**GOAL OF THE EXERCISE:** Copy the passage from the parenting comments starting with "But you know" and going on through "good, unharmful. Punishment.".

So when this guy was confronted with the fact that he and his wife are SHIT at parenting he could not cope with loosing the delusion of being a good parent and punished HER for HIS failure. And only retards and other failures applaud that.
People should understand by now that a loud minority (I dont want to believe its the majority) on escapist applauds bad parrenting and hates kids. This is why such things here are so supported, they hate kids. Therefor they dont need to hear about kids being treated like normal human-beings. Actually, the more mistreatment it seems the more they like the story. Im pretty sure back when the video of the father that 'hit' his daughter came up like half those people were supporting it because (OH, IT WAS ONLY WITH THE BACK OF HIS HAND)

You know how I was punished?. . . well, alright. I wasnt since I didnt misbehave ever.

But you know how my SISTER! Was puinished? They cut off the internet for a while and took her phone and didnt let her see her friends. No contact to friends for a couple of days is a really good, unharmful. Punishment.
I have to chime in on this, because I need to apologize for the way I minimized that other video. My parents have a lot in common with both the guy in that video, and especially with the guy in this one. It took going off to college for a year and a half and coming back for my final internship to realize just how abnormal this kind of parenting is.

OT: This is abuse, plain and simple. We're only getting one side of the story, the abuser's, and frankly, I'm more inclined to believe the daughter than I am him. So what if he shows a nice face to the world? Successful abusers /do./ It's how they treat their family that counts, and we've just been shown a disturbing, accidentally honest slice of how this man treats his family.

Edit: Oh, and who want's to bet on what that "$130 worth of software" was? Because my guess is that the "upgrade" was nothing but a copy of Microsoft Office, which she probably legitimately needed for class. "Luxury item" my ass.
Ive been trying to keep from chiming in on this, but have you even read his follow ups? The reaction of his daughter, etc.? Go on his facebook and look (you can get there from the video).

Heres a few bullet points.

**DATASET RECORDS:**
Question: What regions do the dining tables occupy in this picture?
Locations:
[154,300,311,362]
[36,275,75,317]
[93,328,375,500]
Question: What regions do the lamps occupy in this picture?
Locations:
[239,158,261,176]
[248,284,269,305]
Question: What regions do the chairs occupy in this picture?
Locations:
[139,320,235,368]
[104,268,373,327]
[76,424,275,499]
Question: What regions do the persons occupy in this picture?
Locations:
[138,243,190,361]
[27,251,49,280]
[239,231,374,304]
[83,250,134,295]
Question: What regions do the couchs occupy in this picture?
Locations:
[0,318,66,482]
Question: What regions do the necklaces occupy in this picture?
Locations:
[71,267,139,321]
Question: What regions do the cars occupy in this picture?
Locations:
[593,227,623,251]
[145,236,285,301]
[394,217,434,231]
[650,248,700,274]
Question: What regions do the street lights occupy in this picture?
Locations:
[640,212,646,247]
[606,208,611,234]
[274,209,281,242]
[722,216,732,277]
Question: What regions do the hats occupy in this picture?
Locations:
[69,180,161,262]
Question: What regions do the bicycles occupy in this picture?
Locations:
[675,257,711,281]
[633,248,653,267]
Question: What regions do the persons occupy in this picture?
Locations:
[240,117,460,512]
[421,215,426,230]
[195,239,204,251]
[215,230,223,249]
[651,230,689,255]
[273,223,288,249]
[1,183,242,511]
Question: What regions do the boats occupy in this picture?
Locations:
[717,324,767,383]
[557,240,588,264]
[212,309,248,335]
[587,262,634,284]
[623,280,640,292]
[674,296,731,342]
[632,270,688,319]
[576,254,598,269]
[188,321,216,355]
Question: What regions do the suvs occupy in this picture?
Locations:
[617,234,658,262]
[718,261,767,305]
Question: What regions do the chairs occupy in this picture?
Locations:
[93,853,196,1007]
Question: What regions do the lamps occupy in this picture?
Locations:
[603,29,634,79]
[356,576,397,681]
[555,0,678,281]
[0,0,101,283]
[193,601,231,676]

**OUTPUT OF THE TASK:**
But you know how my SISTER! Was puinished? They cut off the internet for a while and took her phone and didnt let her see her friends. No contact to friends for a couple of days is a really good, unharmful. Punishment.